[Begin RECORDS FOR THE TASK]
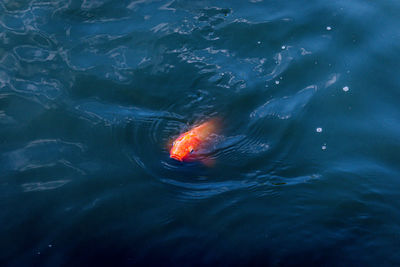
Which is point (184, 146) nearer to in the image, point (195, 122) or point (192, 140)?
point (192, 140)

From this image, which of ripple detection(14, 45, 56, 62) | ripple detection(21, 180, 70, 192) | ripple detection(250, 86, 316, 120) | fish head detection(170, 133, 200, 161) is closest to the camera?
ripple detection(21, 180, 70, 192)

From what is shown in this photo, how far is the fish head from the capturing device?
13.1ft

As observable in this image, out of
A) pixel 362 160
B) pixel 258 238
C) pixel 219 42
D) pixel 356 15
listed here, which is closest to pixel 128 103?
pixel 219 42

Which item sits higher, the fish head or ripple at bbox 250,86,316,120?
ripple at bbox 250,86,316,120

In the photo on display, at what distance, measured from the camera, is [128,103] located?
4535mm

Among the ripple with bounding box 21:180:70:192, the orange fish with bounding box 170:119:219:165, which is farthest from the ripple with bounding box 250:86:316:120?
the ripple with bounding box 21:180:70:192

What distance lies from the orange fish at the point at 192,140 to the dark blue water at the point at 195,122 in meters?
0.10

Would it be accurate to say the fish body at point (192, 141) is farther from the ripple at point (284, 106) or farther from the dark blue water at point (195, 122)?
the ripple at point (284, 106)

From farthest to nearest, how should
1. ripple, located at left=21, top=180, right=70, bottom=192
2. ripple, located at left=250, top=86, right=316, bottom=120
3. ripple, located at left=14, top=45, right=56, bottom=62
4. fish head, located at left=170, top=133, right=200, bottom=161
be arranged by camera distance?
ripple, located at left=14, top=45, right=56, bottom=62
ripple, located at left=250, top=86, right=316, bottom=120
fish head, located at left=170, top=133, right=200, bottom=161
ripple, located at left=21, top=180, right=70, bottom=192

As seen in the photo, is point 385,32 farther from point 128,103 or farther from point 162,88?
point 128,103

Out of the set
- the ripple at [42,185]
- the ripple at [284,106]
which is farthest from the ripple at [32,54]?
the ripple at [284,106]

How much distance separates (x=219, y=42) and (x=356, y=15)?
74.0 inches

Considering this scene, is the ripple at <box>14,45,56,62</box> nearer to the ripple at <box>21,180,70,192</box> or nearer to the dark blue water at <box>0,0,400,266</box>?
the dark blue water at <box>0,0,400,266</box>

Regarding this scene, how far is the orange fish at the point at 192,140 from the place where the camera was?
3998mm
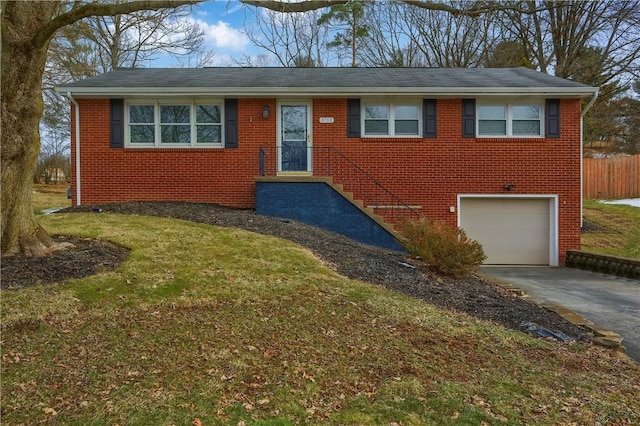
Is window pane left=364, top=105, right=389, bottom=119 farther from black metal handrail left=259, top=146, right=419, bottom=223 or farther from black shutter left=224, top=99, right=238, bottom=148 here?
black shutter left=224, top=99, right=238, bottom=148

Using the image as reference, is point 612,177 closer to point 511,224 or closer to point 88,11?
point 511,224

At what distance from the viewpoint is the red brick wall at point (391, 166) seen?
11.6m

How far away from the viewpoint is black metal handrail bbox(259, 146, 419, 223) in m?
11.6

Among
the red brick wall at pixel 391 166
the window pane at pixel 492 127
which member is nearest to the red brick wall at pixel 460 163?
the red brick wall at pixel 391 166

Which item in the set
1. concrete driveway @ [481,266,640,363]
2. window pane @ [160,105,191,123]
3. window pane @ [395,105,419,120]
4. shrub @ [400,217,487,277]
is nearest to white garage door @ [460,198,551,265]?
concrete driveway @ [481,266,640,363]

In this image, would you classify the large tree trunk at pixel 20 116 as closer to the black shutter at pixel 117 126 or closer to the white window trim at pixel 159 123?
the white window trim at pixel 159 123

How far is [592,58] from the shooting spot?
2200cm

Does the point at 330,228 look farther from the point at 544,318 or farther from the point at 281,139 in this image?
the point at 544,318

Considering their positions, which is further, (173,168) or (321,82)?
(321,82)

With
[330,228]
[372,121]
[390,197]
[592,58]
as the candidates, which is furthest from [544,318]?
[592,58]

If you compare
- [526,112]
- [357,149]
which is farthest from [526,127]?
[357,149]

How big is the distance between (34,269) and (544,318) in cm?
611

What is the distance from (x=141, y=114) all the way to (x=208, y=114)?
1.82 m

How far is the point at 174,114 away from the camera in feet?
38.6
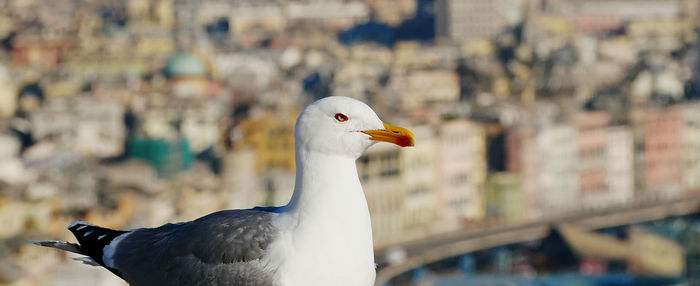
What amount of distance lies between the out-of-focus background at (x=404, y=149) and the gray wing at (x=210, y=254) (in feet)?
59.0

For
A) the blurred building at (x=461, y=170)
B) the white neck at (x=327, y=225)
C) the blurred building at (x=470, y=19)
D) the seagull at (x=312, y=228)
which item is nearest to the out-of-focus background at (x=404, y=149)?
the blurred building at (x=461, y=170)

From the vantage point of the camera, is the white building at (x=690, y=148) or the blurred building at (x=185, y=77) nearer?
the white building at (x=690, y=148)

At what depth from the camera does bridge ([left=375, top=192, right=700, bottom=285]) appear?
42969 millimetres

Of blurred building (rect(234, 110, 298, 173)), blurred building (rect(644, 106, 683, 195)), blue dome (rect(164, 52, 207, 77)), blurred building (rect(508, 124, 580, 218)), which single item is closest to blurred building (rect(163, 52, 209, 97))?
blue dome (rect(164, 52, 207, 77))

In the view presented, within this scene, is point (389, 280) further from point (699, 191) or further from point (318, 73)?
point (318, 73)

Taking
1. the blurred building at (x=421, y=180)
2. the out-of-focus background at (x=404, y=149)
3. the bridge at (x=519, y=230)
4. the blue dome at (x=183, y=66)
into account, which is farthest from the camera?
the blue dome at (x=183, y=66)

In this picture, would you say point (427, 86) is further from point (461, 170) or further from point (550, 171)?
point (461, 170)

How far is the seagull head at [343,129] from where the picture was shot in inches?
176

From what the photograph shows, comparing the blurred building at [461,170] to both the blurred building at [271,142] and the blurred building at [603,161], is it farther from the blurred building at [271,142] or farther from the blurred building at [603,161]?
the blurred building at [603,161]

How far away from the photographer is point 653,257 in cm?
4516

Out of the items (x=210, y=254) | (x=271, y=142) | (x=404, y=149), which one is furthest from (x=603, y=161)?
(x=210, y=254)

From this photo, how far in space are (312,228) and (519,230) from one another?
45.5 metres

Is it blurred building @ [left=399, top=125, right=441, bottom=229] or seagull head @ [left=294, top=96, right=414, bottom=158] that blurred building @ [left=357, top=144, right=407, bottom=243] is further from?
seagull head @ [left=294, top=96, right=414, bottom=158]

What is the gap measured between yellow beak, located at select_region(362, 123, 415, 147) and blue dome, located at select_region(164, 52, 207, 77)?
2401 inches
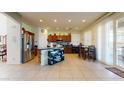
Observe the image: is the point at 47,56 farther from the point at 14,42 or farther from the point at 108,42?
the point at 108,42

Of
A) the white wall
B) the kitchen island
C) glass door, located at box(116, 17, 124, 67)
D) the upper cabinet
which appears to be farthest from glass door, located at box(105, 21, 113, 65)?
the upper cabinet

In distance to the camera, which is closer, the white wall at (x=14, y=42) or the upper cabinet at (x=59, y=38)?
the white wall at (x=14, y=42)

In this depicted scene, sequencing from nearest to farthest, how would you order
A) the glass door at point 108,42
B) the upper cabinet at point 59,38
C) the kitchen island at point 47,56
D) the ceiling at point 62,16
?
the ceiling at point 62,16 < the glass door at point 108,42 < the kitchen island at point 47,56 < the upper cabinet at point 59,38

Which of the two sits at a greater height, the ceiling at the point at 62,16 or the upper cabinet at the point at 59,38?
the ceiling at the point at 62,16

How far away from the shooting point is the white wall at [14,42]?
9234 millimetres

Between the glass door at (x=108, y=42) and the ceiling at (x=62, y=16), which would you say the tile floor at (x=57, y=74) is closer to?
the glass door at (x=108, y=42)

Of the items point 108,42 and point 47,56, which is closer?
point 108,42

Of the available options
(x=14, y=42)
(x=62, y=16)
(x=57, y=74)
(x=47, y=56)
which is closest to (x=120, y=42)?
(x=57, y=74)

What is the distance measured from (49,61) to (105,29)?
363cm

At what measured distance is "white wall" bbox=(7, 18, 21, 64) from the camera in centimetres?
923

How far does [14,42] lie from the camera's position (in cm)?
930

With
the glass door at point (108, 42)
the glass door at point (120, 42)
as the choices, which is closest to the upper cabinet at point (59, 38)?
the glass door at point (108, 42)
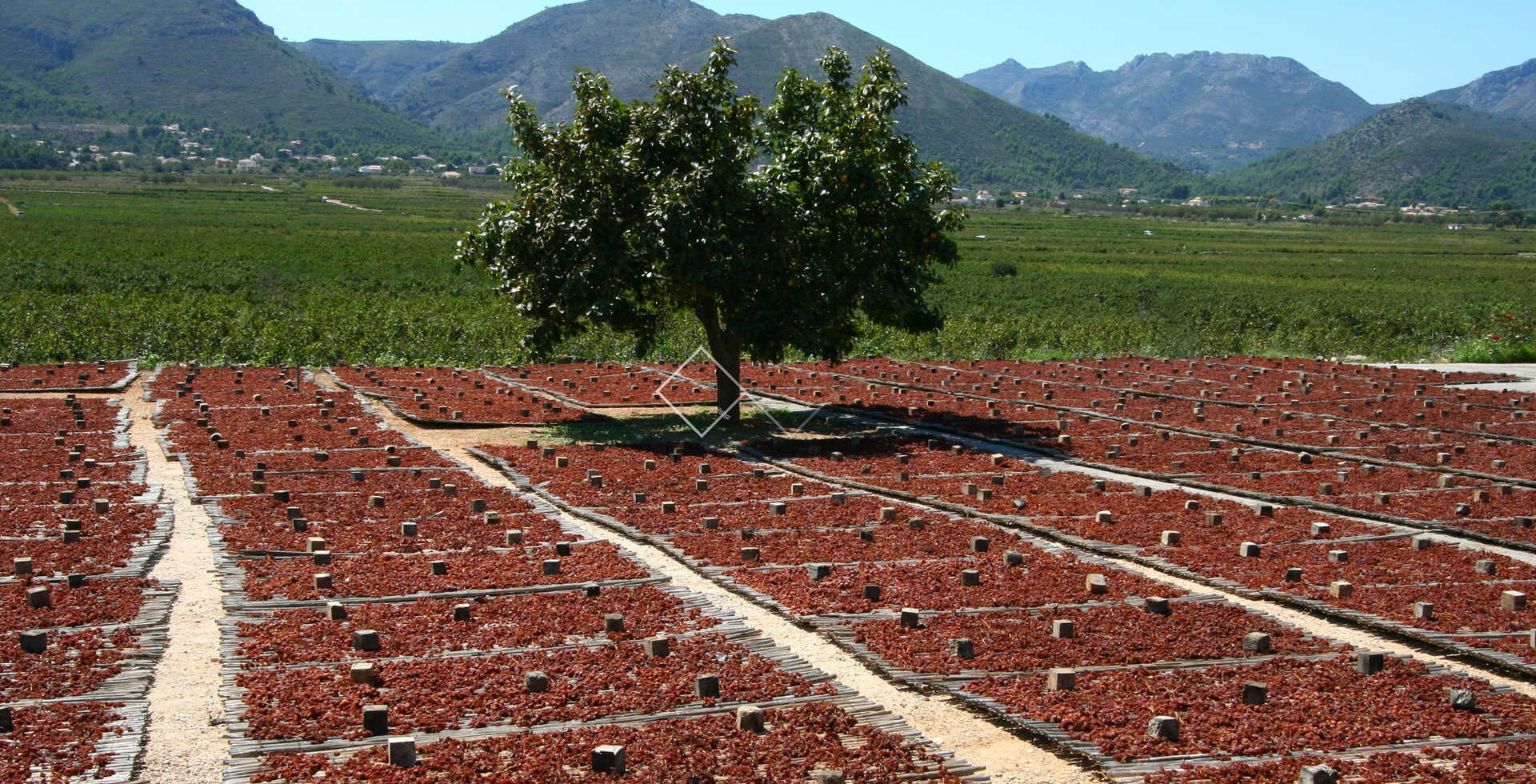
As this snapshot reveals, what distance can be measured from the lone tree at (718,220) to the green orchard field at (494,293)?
8896 mm

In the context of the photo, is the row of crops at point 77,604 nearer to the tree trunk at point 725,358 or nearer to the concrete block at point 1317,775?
the concrete block at point 1317,775

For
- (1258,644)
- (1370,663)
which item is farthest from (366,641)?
(1370,663)

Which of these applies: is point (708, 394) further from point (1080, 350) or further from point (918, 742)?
point (918, 742)

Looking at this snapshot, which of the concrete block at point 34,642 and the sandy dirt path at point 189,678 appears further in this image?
the concrete block at point 34,642

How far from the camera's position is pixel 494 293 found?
101 feet

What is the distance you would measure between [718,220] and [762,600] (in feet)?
25.9

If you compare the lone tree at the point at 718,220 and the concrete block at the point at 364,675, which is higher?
the lone tree at the point at 718,220

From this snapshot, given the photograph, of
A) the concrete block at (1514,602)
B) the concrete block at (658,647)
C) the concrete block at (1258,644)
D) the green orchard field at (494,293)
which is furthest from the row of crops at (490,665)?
the green orchard field at (494,293)

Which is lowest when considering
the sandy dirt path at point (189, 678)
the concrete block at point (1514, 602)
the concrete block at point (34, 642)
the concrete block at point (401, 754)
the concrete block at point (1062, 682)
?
the sandy dirt path at point (189, 678)

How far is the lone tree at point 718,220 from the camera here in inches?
642

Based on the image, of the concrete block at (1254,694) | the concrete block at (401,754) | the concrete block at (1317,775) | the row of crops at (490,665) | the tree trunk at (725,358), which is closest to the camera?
the concrete block at (1317,775)

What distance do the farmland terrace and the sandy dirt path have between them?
3 cm

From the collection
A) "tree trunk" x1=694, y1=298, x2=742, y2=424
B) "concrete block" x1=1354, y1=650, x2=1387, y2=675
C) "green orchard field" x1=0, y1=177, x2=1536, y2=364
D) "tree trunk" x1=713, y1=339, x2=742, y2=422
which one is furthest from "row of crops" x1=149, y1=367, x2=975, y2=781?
"green orchard field" x1=0, y1=177, x2=1536, y2=364

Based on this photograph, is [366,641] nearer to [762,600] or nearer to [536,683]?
[536,683]
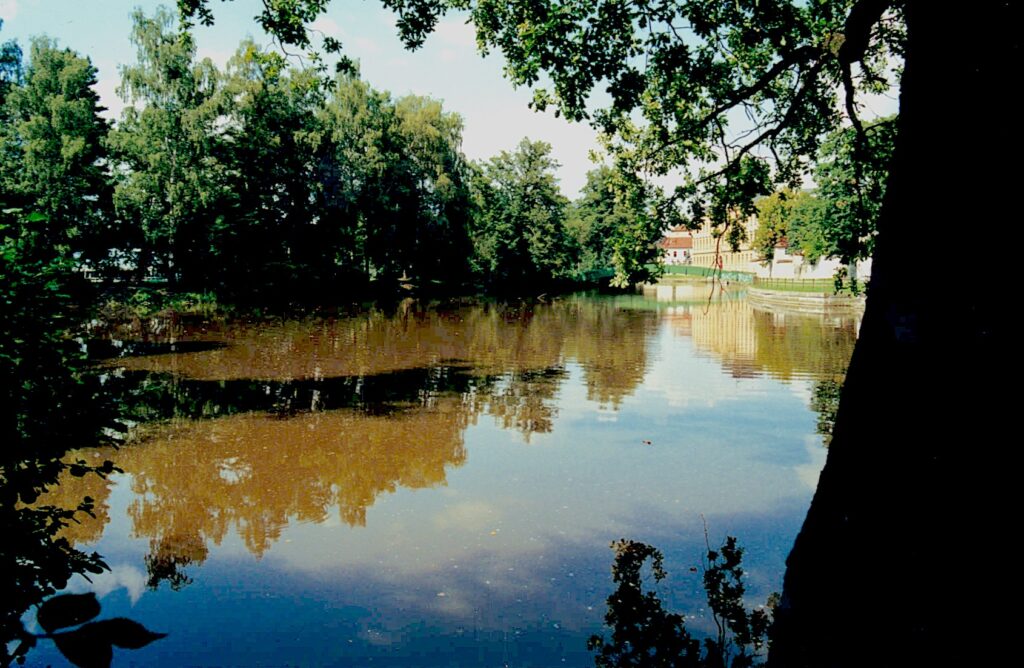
[End RECORDS FOR THE TASK]
**WHAT THIS TASK INVOLVES**. Collect every line of the data above that contains the word "field", treating uppercase and lowercase letters as different.

**EXERCISE RESPONSE**.
As this snapshot reveals, what distance can be measured from the lone tree at (718,220) to the green orchard field at (494,293)?
D) the green orchard field at (494,293)
the green orchard field at (494,293)
C) "green orchard field" x1=0, y1=177, x2=1536, y2=364
"green orchard field" x1=0, y1=177, x2=1536, y2=364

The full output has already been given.